## 文書本文
━━━━━━━━━━

静電場中でのシートジェットの安定性と薄膜形成への応用

研究課題

研究課題/領域番号 16K06082
研究機関同志社大学

研究代表者

吉永 隆夫  同志社大学, 研究開発推進機構, 嘱託研究員 (40158481)

研究期間 (年度) 2016-04-01 – 2020-03-31
キーワード平面ジェット / 表面張力 / 静電場 / 非線形 / 不安定
研究実績の概要

弱電導性の2枚の平行平板シース間を,スリットノズルより噴出した平面液体ジェットが流れるとき,流れの方向に平行な静電場がジェットの安定性と薄膜形成に与える影響を非線形現象まで含めて解析的に調べている.特に,粘性率や表面張力などの流体パラメータと,電気伝導率や誘電率などの電気パラメータの影響がジェットの形状に対してどのように現れるかを明らかにする.昨年度までに,外部電場が強くなるかまたはジェット流体の電気伝導率が大きくなるとジェット先端部が急激に加速され薄くなることが示された.さらに,ジェット流体と周囲流体の電気伝導率や誘電率の比がジェット先端部に及ぼす影響を調べ,電気伝導率比と誘電率比の積がある値を超えると先端部形状の特性が急激に変化することを示した.
このような現象は,外部電場を強くする代わりに電導性シースをジェット表面に近づけることにより同様に現れるが,そのとき,シース壁面とジェット表面での空力不安定による影響が顕著になってくることが予想される.そこで,今年度は電場の影響がない場合,ジェットの流速(ウェバー数)が大きくなるに従いジェットの変形にどのような影響が現れるかを非線形解析により調べた.

━━━━━━━━━━

## 記述課題 1
静電場中のシートジェットに関する研究概要から、「研究課題/領域番号 16K06082」から「かを非線形解析により調べた.」までの部分をそのまま抜き出してください。

データソースから得たレコード
━━━━━━━━━━

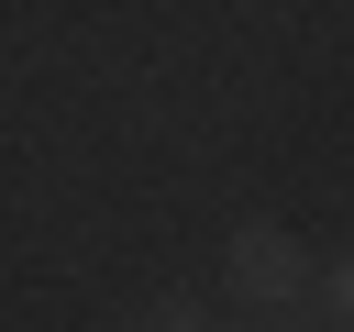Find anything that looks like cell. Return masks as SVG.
Listing matches in <instances>:
<instances>
[{
    "instance_id": "obj_1",
    "label": "cell",
    "mask_w": 354,
    "mask_h": 332,
    "mask_svg": "<svg viewBox=\"0 0 354 332\" xmlns=\"http://www.w3.org/2000/svg\"><path fill=\"white\" fill-rule=\"evenodd\" d=\"M221 288L243 299V310H288L299 288H321V266H310V243L288 232V221H232V243H221Z\"/></svg>"
},
{
    "instance_id": "obj_2",
    "label": "cell",
    "mask_w": 354,
    "mask_h": 332,
    "mask_svg": "<svg viewBox=\"0 0 354 332\" xmlns=\"http://www.w3.org/2000/svg\"><path fill=\"white\" fill-rule=\"evenodd\" d=\"M321 321H332V332H354V255H332V266H321Z\"/></svg>"
},
{
    "instance_id": "obj_4",
    "label": "cell",
    "mask_w": 354,
    "mask_h": 332,
    "mask_svg": "<svg viewBox=\"0 0 354 332\" xmlns=\"http://www.w3.org/2000/svg\"><path fill=\"white\" fill-rule=\"evenodd\" d=\"M266 332H332V321H266Z\"/></svg>"
},
{
    "instance_id": "obj_3",
    "label": "cell",
    "mask_w": 354,
    "mask_h": 332,
    "mask_svg": "<svg viewBox=\"0 0 354 332\" xmlns=\"http://www.w3.org/2000/svg\"><path fill=\"white\" fill-rule=\"evenodd\" d=\"M133 332H210V310H199V299H155Z\"/></svg>"
}]
</instances>
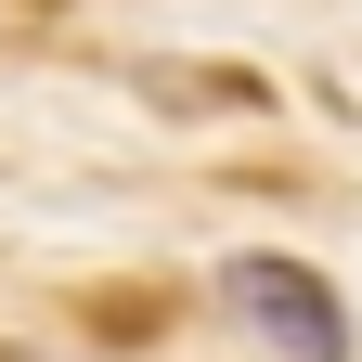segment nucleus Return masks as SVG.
Masks as SVG:
<instances>
[{
    "mask_svg": "<svg viewBox=\"0 0 362 362\" xmlns=\"http://www.w3.org/2000/svg\"><path fill=\"white\" fill-rule=\"evenodd\" d=\"M220 285H233V310H246L285 362H349V310L324 298V272H298V259H272V246H259V259L220 272Z\"/></svg>",
    "mask_w": 362,
    "mask_h": 362,
    "instance_id": "obj_1",
    "label": "nucleus"
},
{
    "mask_svg": "<svg viewBox=\"0 0 362 362\" xmlns=\"http://www.w3.org/2000/svg\"><path fill=\"white\" fill-rule=\"evenodd\" d=\"M0 362H52V349H13V337H0Z\"/></svg>",
    "mask_w": 362,
    "mask_h": 362,
    "instance_id": "obj_2",
    "label": "nucleus"
}]
</instances>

━━━━━━━━━━

## 記述課題 2
データソースから得たレコードの全行を、「行番号」と「内容」の2列からなるMarkdownの表に変換してください。空行は除き、画像は回答に含めないでください。

## 回答 1
研究課題/領域番号 16K06082
研究機関同志社大学

研究代表者

吉永 隆夫  同志社大学, 研究開発推進機構, 嘱託研究員 (40158481)

研究期間 (年度) 2016-04-01 – 2020-03-31
キーワード平面ジェット / 表面張力 / 静電場 / 非線形 / 不安定
研究実績の概要

弱電導性の2枚の平行平板シース間を,スリットノズルより噴出した平面液体ジェットが流れるとき,流れの方向に平行な静電場がジェットの安定性と薄膜形成に与える影響を非線形現象まで含めて解析的に調べている.特に,粘性率や表面張力などの流体パラメータと,電気伝導率や誘電率などの電気パラメータの影響がジェットの形状に対してどのように現れるかを明らかにする.昨年度までに,外部電場が強くなるかまたはジェット流体の電気伝導率が大きくなるとジェット先端部が急激に加速され薄くなることが示された.さらに,ジェット流体と周囲流体の電気伝導率や誘電率の比がジェット先端部に及ぼす影響を調べ,電気伝導率比と誘電率比の積がある値を超えると先端部形状の特性が急激に変化することを示した.
このような現象は,外部電場を強くする代わりに電導性シースをジェット表面に近づけることにより同様に現れるが,そのとき,シース壁面とジェット表面での空力不安定による影響が顕著になってくることが予想される.そこで,今年度は電場の影響がない場合,ジェットの流速(ウェバー数)が大きくなるに従いジェットの変形にどのような影響が現れるかを非線形解析により調べた.

## 回答 2
| 行番号 | 内容 |
|---|---|
| 1 | Find anything that looks like cell. Return masks as SVG. |
| 2 | Listing matches in <instances>: |
| 3 | <instances> |
| 4 | [{ |
| 5 |     "instance_id": "obj_1", |
| 6 |     "label": "cell", |
| 7 |     "mask_w": 354, |
| 8 |     "mask_h": 332, |
| 9 |     "mask_svg": "<svg viewBox=\"0 0 354 332\" xmlns=\"http://www.w3.org/2000/svg\"><path fill=\"white\" fill-rule=\"evenodd\" d=\"M221 288L243 299V310H288L299 288H321V266H310V243L288 232V221H232V243H221Z\"/></svg>" |
| 10 | }, |
| 11 | { |
| 12 |     "instance_id": "obj_2", |
| 13 |     "label": "cell", |
| 14 |     "mask_w": 354, |
| 15 |     "mask_h": 332, |
| 16 |     "mask_svg": "<svg viewBox=\"0 0 354 332\" xmlns=\"http://www.w3.org/2000/svg\"><path fill=\"white\" fill-rule=\"evenodd\" d=\"M321 321H332V332H354V255H332V266H321Z\"/></svg>" |
| 17 | }, |
| 18 | { |
| 19 |     "instance_id": "obj_4", |
| 20 |     "label": "cell", |
| 21 |     "mask_w": 354, |
| 22 |     "mask_h": 332, |
| 23 |     "mask_svg": "<svg viewBox=\"0 0 354 332\" xmlns=\"http://www.w3.org/2000/svg\"><path fill=\"white\" fill-rule=\"evenodd\" d=\"M266 332H332V321H266Z\"/></svg>" |
| 24 | }, |
| 25 | { |
| 26 |     "instance_id": "obj_3", |
| 27 |     "label": "cell", |
| 28 |     "mask_w": 354, |
| 29 |     "mask_h": 332, |
| 30 |     "mask_svg": "<svg viewBox=\"0 0 354 332\" xmlns=\"http://www.w3.org/2000/svg\"><path fill=\"white\" fill-rule=\"evenodd\" d=\"M133 332H210V310H199V299H155Z\"/></svg>" |
| 31 | }] |
| 32 | </instances> |
| 33 | segment nucleus Return masks as SVG. |
| 34 | Masks as SVG: |
| 35 | <instances> |
| 36 | [{ |
| 37 |     "mask_svg": "<svg viewBox=\"0 0 362 362\" xmlns=\"http://www.w3.org/2000/svg\"><path fill=\"white\" fill-rule=\"evenodd\" d=\"M220 285H233V310H246L285 362H349V310L324 298V272H298V259H272V246H259V259L220 272Z\"/></svg>", |
| 38 |     "mask_w": 362, |
| 39 |     "mask_h": 362, |
| 40 |     "instance_id": "obj_1", |
| 41 |     "label": "nucleus" |
| 42 | }, |
| 43 | { |
| 44 |     "mask_svg": "<svg viewBox=\"0 0 362 362\" xmlns=\"http://www.w3.org/2000/svg\"><path fill=\"white\" fill-rule=\"evenodd\" d=\"M0 362H52V349H13V337H0Z\"/></svg>", |
| 45 |     "mask_w": 362, |
| 46 |     "mask_h": 362, |
| 47 |     "instance_id": "obj_2", |
| 48 |     "label": "nucleus" |
| 49 | }] |
| 50 | </instances> |